Long hot road of good intentions

Tuesday, 24 April, 2001 - 22:00
THE path to farsighted urban planning is like that much talked about road to Satan’s home, which is said to be paved with good intentions.

This point is well demonstrated by the Court Government’s decision to build a huge $290 million Perth Convention and Exhibition Centre (PCEC) on the CBD’s Swan River foreshore, come hell or high water.

Some outcomes have been canvassed in the media, and more bitterly by Perth City councillors, with allegations of bribery, denials, and legal action threatened.

Most unfortunately, WA taxpayers must pay $135 million to a consortium headed by construction giant, Multiplex, and including the Cox Group, Ogden IFC, and KPMG.

That’s well over the $100 million incentive announced in 1998 from sale of the Dampier-to-Bunbury gas pipeline.

There’s also the government-owned prime CBD river frontage land – Perth City-operated No.2 Car Park – worth $75 million, perhaps more.

This $210 million subsidy means Multiplex won’t be taking huge risks and shows if you want something badly enough you’ll pay top dollar for it.

WA taxpayers are thus set to bankroll this huge venture to 58 per cent of total cost.

On top of that, Perth City’s ratepayers must find up to $45 million for parking bays, lifting the subsidy to nearly 70 per cent, meaning the consortium needs only find $110 million.

West Aussies are bankrolling the PCEC 70 cents in the dollar without even one representative on any board of directors – so taxation without representation with a vengeance.

The deal may yet include taxpayers giving another $10 million for a Wellington Street stadium — currently in doubt — with parking bays acquired by Perth City.

The Court Government and PCEC’s backers highlight benefits to WA and Perth, claiming “an economic impact of $2.2 billion over the first 10 years”. Good intentions.

Only time will tell if they’re realised. It’s worth recalling that financial advisers during the pre-Court WA Inc years weren’t crash-hot forecasters.

Equally significant are the hardly highlighted aesthetic and broader planning outcomes of the huge CBD river frontage aircraft hangar-like structure below Kings Park that roughly covers 20 quarter-acre blocks with a crayfish claw-shaped structure at one end. Interestingly, in 1999 former Planning Minister Graham Kierath convened a committee, the Vision for Perth in 2029 Group.

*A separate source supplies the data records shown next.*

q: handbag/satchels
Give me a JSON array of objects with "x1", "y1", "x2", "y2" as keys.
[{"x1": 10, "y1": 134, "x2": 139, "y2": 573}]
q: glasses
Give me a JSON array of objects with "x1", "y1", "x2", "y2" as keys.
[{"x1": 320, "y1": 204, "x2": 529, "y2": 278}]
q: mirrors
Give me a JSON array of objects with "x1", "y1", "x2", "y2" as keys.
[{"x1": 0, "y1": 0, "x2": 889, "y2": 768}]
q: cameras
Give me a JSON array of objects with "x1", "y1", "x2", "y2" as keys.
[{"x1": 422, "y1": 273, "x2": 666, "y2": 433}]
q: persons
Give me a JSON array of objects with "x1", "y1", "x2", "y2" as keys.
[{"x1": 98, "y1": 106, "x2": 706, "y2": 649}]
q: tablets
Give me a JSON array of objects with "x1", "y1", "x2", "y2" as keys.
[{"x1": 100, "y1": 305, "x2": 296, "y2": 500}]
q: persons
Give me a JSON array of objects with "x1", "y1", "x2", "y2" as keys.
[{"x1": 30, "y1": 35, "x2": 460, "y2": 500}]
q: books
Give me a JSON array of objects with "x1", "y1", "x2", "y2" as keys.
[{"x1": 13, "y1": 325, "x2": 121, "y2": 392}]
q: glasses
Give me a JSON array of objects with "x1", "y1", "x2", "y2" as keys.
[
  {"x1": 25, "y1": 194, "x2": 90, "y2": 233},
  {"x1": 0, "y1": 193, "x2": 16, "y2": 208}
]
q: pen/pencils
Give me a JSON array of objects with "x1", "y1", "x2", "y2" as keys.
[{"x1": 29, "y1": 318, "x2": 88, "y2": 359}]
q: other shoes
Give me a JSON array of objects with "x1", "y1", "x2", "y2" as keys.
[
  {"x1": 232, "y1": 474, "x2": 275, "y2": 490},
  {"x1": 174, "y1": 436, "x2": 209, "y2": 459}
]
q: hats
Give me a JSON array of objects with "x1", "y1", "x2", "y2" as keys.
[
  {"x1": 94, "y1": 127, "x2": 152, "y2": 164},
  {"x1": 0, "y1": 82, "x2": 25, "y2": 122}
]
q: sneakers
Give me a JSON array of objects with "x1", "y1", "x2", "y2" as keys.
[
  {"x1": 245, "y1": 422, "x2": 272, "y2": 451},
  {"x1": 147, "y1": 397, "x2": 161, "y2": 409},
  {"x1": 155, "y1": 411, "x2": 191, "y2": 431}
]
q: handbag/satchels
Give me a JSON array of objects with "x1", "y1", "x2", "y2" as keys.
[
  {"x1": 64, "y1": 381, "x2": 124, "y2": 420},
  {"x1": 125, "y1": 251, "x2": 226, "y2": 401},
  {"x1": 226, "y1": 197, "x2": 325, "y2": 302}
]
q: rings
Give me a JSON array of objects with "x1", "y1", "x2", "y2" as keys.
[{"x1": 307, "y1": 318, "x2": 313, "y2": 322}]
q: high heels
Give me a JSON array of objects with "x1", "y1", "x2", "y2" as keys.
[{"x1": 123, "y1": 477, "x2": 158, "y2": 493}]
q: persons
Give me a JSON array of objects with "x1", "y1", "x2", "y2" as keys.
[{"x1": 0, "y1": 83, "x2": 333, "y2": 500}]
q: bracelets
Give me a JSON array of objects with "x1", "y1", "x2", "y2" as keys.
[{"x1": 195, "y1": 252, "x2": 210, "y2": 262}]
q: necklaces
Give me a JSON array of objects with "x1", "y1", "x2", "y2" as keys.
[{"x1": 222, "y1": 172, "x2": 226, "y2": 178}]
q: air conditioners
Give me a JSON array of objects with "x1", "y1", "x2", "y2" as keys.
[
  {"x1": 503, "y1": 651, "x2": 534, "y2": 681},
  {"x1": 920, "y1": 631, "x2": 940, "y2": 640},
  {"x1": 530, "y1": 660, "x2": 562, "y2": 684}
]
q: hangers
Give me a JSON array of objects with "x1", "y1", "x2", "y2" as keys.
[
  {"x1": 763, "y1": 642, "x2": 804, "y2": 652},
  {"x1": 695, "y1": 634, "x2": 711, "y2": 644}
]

One member, Professor George Seddon, author of several books about the Swan River, gave a timely reminder on maximizing river access in one of the 2029 Group’s publications.

He said Perth was essentially a service city for WA’s mining and rural sectors and would continue prospering so long as the state can produce and export what the world needs, something an average Sandgroper has limited direct control over.

“So I suggest we get on with the things that do lie within our powers,” Professor Seddon wrote.

“One is the relations between the central city and the river.

“This is an asset that we still have not used to its full potential – and the attractiveness of a city has a bearing on its capacity to attract investment, as well, of course.”

He said that a decade ago Perth City Council and the Lawrence Government launched an international competition on how best to develop the CBD’s river foreshore.

“The winning entry from Carr Sandell of Boston addressed the major problems successfully except that although it won a fair degree of public support it also generated a fair degree of controversy,” he continued. “One principal feature was that traffic flow was reversed on Barrack and William Streets. Traffic flowing on Barrack could then enter the freeway network, and the entry ramp from William Street could be demolished.

“Whether or not this were ever to be implemented it was a brilliant insight into several problems: the ramp is highly obtrusive to river views, and when demolished Carr Sandell proposed subdividing and selling the [No.2] car park from Spring to William Streets for city buildings. This would immediately achieve two objectives: generate the funds that would pay for most of the other proposed work and literally bring people closer to the river.

“The old shoreline (the Esplanade) is in fact as much a psychological barrier as a physical one.”

A hangar-like PCEC means not ridding Perth of the “highly obtrusive” William Street ramp for another 40 or so years.

A hangar-like PCEC means access to the river at the CBD’s western end will be blocked for that long.

A hangar-like PCEC also means the $75 million No.2 car park site cannot become derivable income for taxpayers for that long: instead adding to a $210 million taxpayer subsidy to Multiplex’s consortium.

Let’s hope it’s not too late to remedy these extremely costly and visually obtrusive moves by relocating the planned hangar-like PCEC well away from the CBD’s foreshore.

Let’s hope Planning and Infrastructure Minister Alannah MacTiernan has the vision and courage to save Perth’s CBD from this aesthetically inappropriate structure, and taxpayers from a financially onerous deal.